I grabbed a pad of cheap paper with the hotel's logo and found a pencil in one of my pockets. I wrote a number on it and passed it to Thomas. "Call Murphy. You won't be able to protect anyone if you're too weak, and you might kill one of them if you lose control of the hunger."

Thomas's jaw tightened with frustration, but he took the offered piece of paper from my hand only a little more roughly than necessary.

Elaine studied him as she walked to the door with me. Then she said to him, "You're different from most of them, aren't you?"

"Probably just more deluded," Thomas replied. "Good luck, Harry."

"Yeah," I said, feeling awkward. "Look. After this is done... we have to talk."

"There's nothing to talk about," my brother said.

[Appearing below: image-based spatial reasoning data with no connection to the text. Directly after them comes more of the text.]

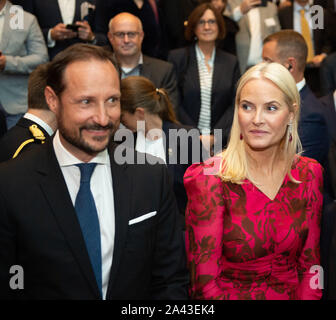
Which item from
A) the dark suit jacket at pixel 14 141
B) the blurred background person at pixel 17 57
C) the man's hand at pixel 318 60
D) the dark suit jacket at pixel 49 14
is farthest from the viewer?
the man's hand at pixel 318 60

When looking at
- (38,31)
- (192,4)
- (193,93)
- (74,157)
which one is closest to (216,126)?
(193,93)

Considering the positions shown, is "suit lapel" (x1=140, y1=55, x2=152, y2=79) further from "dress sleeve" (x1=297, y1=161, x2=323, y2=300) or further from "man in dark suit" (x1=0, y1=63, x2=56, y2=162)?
"dress sleeve" (x1=297, y1=161, x2=323, y2=300)

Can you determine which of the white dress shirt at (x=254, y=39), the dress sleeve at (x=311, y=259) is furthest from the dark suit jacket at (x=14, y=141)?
the white dress shirt at (x=254, y=39)

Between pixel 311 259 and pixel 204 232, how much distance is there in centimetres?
53

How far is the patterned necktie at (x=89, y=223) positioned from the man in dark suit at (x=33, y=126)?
98 cm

We left and I closed the door behind us.

We took the Blue Beetle back to the Amber Inn and went to Elaine's room. The lights were off. The room was empty.

There was a terrible sewer smell in the air.

"Dammit," Elaine whispered. She suddenly sagged and leaned against the doorway.

I stepped past her and turned on the light in the bathroom.

Anna Ash's corpse stood in the shower, body stiff, leaning away from the showerhead, but held in place by the electrical cord of a hair dryer, tied in a knot about the showerhead and another around her neck. There hadn't been room enough for her to suspend herself with her feet off the floor. Ugly, purple-black ligature marks showed on her neck around the cord.

It was obviously a suicide.

It obviously wasn't.

We were too late.

Chapter Twenty-Five

"We've got to call the cops on this one," I said quietly to Elaine.

"No," she replied. "They'll want to question us. It will take hours."

"They'll want to question us a lot longer if someone else finds the body and they have to come looking for us."

"And while we're cooperating with the authorities, what happens to Abby, Helen, and Priscilla?" She stared at me. "For that matter, what happens to Mouse?"

That was a thought I'd been trying to avoid. If Mouse was alive and capable, there was no way he'd let any of the women be harmed. If someone had killed Anna when Mouse was near, it could have happened only over his dead body.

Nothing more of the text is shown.